"Yours?" said Jon's mother. "Are you sure that's okay?"
"It's fine," said Karyn. "You don't want Jon to miss any more school, do you? Maybe you can find some old hairs or something to use later, but anything has to be better than being a tree."
"He's going to be a girl, right? Because of the DNA?"
Karyn was slightly annoyed, but didn't show it. Transporters were like VCRs or computers--the older you were the less likely you were to know how to use it properly, even though VCRs had been around since before she was born. Of course he was going to be a girl. That was because the transporter fixed errors. It was some kind of mumbo-jumbo Karyn didn't completely understand having to do with the worldline of the person providing the fix. But it wasn't just DNA--if it only changed DNA it would just leave Jon a sick member of the same species, it wouldn't change his body shape.
Karyn ran her fingers through her hair and pulled out one blonde strand, trying to break it without pulling out the root but wincing when that didn't happen. She opened the panel in the transporter and inserted the hair, then moved a small switch to "repair mode".
She and Jon's mother looked to the tree that was Jon. Only the biggest roots were there and the dirt had been washed away, but it shouldn't make any difference now that the transporter had been fixed--soil bacteria were just too small to count.
They put the heavy Jon-tree inside the machine as a loose acorn fell off, and Jon's mother pushed the door closed. "Here we go," said Karyn, and turned the machine on.
A panel lit up. "Repair mode initiated." The machine hummed and buzzed and a few seconds later Jon opened the door and stepped out. "Hey, what happened? I'm..." Looking over herself and feeling her breasts as blonde hair dangled in front of his face, she said "A girl. Karyn? I think I've turned into you." She was also naked, but Karyn had brought some of Jon's clothes. Not that they fit well, but they would do.
"There was a mistake," said Karyn. "You tried to use a broken transporter and turned into a tree... we used my hair to fix you.
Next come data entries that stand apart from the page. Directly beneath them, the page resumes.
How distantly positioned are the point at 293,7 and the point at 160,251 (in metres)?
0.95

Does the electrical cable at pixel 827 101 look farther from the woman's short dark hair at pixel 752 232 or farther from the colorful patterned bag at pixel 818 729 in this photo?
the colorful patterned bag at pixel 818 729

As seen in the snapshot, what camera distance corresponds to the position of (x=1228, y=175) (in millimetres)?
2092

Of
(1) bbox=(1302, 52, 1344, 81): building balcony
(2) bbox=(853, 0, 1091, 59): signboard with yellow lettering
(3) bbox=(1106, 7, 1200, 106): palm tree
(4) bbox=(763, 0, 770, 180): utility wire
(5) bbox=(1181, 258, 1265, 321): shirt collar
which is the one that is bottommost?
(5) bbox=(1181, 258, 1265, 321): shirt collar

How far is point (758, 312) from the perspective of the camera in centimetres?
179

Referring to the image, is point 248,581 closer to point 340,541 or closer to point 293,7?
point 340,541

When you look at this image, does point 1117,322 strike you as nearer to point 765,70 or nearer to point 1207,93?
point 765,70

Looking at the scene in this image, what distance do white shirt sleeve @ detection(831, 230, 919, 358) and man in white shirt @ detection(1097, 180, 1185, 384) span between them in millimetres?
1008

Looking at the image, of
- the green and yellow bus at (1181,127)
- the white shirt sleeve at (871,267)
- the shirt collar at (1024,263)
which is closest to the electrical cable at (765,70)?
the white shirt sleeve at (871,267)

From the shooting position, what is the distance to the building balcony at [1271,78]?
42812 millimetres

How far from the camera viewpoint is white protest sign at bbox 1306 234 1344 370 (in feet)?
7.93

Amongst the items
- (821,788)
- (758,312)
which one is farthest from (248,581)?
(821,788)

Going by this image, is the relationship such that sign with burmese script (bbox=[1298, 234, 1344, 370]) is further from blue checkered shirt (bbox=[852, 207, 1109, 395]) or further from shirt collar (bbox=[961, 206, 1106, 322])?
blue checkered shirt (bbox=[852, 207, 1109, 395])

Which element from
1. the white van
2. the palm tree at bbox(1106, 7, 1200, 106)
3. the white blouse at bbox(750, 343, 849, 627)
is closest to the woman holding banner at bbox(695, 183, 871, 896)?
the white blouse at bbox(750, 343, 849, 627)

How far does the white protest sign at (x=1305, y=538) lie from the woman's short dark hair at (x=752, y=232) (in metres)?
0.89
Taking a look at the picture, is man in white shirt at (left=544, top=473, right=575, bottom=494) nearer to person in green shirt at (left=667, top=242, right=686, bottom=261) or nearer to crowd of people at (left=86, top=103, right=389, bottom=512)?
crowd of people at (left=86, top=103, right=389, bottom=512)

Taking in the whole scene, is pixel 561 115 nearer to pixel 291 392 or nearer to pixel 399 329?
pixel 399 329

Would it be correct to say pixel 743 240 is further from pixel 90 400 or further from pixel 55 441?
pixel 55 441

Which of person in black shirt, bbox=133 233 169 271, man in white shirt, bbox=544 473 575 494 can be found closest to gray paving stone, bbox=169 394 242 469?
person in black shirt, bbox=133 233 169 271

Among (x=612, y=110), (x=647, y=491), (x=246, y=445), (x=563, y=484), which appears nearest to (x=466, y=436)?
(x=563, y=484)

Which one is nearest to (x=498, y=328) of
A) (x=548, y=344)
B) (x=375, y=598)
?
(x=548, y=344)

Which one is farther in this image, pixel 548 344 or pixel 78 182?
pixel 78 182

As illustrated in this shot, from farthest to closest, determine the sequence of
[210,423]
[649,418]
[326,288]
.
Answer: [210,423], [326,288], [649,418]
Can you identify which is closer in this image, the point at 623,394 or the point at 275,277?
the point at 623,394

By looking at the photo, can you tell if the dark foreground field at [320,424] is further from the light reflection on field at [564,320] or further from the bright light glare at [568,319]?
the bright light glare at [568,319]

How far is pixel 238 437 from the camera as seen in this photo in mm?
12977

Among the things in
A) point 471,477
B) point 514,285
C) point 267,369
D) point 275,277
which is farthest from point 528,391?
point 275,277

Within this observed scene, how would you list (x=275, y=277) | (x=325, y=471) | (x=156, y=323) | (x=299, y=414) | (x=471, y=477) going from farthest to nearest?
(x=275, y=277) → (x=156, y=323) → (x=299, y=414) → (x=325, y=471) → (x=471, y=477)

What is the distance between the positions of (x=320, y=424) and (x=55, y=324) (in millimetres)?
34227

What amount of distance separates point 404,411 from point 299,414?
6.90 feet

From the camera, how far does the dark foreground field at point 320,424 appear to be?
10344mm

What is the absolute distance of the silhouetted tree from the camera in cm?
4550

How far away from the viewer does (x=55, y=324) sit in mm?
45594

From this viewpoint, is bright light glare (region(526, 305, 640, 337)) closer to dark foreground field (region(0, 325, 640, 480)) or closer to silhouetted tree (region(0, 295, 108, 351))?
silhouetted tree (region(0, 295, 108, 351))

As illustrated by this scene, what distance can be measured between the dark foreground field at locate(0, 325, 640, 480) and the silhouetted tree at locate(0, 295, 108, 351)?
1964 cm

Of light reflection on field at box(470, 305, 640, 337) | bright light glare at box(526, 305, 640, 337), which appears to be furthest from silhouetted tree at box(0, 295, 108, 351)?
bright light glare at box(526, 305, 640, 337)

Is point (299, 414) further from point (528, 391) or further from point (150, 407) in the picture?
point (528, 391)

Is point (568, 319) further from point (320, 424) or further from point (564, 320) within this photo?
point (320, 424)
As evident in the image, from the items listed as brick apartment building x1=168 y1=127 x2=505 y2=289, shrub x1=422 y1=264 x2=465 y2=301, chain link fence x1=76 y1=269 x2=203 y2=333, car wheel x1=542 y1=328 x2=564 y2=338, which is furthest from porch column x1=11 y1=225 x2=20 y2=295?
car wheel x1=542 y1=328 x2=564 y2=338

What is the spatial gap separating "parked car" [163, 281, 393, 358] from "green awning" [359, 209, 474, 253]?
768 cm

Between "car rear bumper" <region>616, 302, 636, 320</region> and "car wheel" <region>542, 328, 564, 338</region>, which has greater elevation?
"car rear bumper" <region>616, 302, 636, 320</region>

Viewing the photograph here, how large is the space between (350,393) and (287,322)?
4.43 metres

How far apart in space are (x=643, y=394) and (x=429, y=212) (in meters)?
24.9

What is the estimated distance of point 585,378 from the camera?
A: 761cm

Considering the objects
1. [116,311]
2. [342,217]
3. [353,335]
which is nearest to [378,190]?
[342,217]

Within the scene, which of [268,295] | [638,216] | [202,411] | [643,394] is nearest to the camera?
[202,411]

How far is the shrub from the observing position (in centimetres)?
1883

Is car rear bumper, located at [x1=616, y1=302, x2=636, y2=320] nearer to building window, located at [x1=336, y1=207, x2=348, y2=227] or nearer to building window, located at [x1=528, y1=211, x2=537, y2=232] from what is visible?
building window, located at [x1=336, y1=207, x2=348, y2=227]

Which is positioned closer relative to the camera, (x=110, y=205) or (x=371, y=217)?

You do have the stone, right?"
"Sure I do," replied Jon--in Karyn's voice. "It's right here." She showed Karyn the stone, but also tried to turn away from Karyn and his mother.
"You don't have to keep us from seeing you naked," said Karyn. "You're a girl now until you change back. We know what girls look like!"
"Let me put this stuff on first," said Jon, closing the door and picking up the ill-fitting jeans and shirt. "Look, Karyn, I'm sorry about this. There's no such thing as a transporter. I invented it with the stone. You just remember it, but if you go outside the city you'll find nobody's heard of them. I didn't know it was broken because I didn't know about it at all."
"Really?" said Karyn while Jon's mother looked confused. "No wonder nobody was able to transport to any other cities in the past few days. The booths there don't exist!"
Suddenly the transporter hummed again. The panel lit up again. "Repair mode initiated."
Jon, about to wish herself back to a guy, stopped and said "What?"
"Is there anyone inside?" asked Jon's mother. "There couldn't be."
"I didn't see anything," said Jon. "Well, I nearly stepped on an acorn... what, you think the transporter is trying to 'fix' the acorn like it did me?"
"Well, it is alive," said Karyn. "And it's separate from you. So..." She opened the door again.